Locate the line that contains "What do you". Print it and every subsequent line through the final line of the records, exactly and only those.

**** RAW RECORDS ****

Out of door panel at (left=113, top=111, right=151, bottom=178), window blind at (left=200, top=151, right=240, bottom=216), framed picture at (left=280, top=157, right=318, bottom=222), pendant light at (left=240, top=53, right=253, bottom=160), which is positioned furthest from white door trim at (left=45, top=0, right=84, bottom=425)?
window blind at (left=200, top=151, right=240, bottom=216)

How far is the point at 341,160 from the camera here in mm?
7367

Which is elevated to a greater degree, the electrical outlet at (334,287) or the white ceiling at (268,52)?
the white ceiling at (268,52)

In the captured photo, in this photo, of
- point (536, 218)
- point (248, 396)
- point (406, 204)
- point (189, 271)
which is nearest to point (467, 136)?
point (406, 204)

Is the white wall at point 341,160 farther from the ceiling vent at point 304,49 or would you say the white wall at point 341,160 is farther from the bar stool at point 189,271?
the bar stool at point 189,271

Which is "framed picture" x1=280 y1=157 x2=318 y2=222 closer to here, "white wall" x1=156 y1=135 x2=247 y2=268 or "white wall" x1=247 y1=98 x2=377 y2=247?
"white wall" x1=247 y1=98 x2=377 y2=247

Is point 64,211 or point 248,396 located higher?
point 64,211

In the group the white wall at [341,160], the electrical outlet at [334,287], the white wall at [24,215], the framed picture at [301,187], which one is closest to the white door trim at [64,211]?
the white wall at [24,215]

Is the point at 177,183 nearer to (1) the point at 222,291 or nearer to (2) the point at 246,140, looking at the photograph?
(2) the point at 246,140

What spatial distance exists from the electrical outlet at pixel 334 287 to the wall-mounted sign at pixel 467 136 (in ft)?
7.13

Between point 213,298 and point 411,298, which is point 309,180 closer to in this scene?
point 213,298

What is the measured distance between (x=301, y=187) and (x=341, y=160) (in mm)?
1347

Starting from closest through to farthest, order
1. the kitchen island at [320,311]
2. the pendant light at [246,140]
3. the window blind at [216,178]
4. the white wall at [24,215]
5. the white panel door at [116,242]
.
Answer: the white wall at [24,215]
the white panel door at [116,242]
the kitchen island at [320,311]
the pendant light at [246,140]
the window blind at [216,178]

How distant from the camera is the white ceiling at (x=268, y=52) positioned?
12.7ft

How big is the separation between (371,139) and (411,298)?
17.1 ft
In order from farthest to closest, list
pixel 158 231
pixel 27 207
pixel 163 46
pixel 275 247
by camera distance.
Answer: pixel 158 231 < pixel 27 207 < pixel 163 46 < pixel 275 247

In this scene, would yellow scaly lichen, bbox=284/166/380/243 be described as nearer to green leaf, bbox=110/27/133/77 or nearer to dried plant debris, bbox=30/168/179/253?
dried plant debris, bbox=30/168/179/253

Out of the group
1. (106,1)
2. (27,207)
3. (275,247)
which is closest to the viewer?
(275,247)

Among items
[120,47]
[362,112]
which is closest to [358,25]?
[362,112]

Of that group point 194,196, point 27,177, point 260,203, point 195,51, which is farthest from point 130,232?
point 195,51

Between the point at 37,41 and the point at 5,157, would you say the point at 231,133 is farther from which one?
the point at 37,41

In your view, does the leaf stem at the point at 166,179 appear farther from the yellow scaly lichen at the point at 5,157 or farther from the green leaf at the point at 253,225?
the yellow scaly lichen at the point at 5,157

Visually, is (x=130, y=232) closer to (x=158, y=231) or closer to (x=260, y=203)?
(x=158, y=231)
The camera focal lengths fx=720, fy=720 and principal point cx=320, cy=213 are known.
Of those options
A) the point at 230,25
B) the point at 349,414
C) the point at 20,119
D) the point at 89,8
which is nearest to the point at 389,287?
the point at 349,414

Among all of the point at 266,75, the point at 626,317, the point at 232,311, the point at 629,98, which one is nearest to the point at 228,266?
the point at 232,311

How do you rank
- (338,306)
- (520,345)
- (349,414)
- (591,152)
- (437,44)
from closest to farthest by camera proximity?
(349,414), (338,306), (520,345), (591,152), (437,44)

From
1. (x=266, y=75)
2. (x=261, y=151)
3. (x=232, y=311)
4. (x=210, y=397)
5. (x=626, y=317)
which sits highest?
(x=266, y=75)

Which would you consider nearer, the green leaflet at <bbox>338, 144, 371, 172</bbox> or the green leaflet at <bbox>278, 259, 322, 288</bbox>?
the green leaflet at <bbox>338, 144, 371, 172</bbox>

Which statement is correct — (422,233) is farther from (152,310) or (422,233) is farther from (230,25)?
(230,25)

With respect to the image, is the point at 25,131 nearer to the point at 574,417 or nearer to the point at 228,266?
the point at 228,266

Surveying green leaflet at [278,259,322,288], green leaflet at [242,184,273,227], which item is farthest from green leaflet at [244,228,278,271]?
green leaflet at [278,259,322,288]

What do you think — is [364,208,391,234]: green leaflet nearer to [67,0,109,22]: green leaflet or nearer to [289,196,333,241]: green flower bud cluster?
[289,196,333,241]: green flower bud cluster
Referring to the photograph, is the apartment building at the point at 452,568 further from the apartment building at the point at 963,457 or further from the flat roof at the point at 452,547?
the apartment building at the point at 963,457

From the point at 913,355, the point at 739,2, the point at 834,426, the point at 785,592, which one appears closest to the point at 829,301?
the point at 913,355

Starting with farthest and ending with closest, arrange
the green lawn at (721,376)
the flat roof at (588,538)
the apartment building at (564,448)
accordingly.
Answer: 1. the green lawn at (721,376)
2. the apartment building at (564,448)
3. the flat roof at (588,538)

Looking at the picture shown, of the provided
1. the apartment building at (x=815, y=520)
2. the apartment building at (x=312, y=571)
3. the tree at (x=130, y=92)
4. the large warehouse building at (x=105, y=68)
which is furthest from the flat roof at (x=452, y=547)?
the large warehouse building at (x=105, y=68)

****

| WRITTEN SOLUTION |
What do you think — is [364,208,391,234]: green leaflet nearer to [67,0,109,22]: green leaflet or nearer to [289,196,333,241]: green flower bud cluster?
[289,196,333,241]: green flower bud cluster
Referring to the photograph, is the apartment building at the point at 452,568 further from the apartment building at the point at 963,457 or further from the flat roof at the point at 452,547?
the apartment building at the point at 963,457

From the point at 913,355, the point at 739,2, the point at 834,426, the point at 785,592, which one appears closest to the point at 829,301?
the point at 913,355

Starting with farthest and ending with closest, arrange
the green lawn at (721,376)
the flat roof at (588,538)
the apartment building at (564,448)
accordingly.
Answer: 1. the green lawn at (721,376)
2. the apartment building at (564,448)
3. the flat roof at (588,538)

Looking at the picture shown, of the provided
1. the apartment building at (x=815, y=520)
2. the apartment building at (x=312, y=571)
3. the tree at (x=130, y=92)
4. the large warehouse building at (x=105, y=68)
which is furthest from the flat roof at (x=452, y=547)?
the large warehouse building at (x=105, y=68)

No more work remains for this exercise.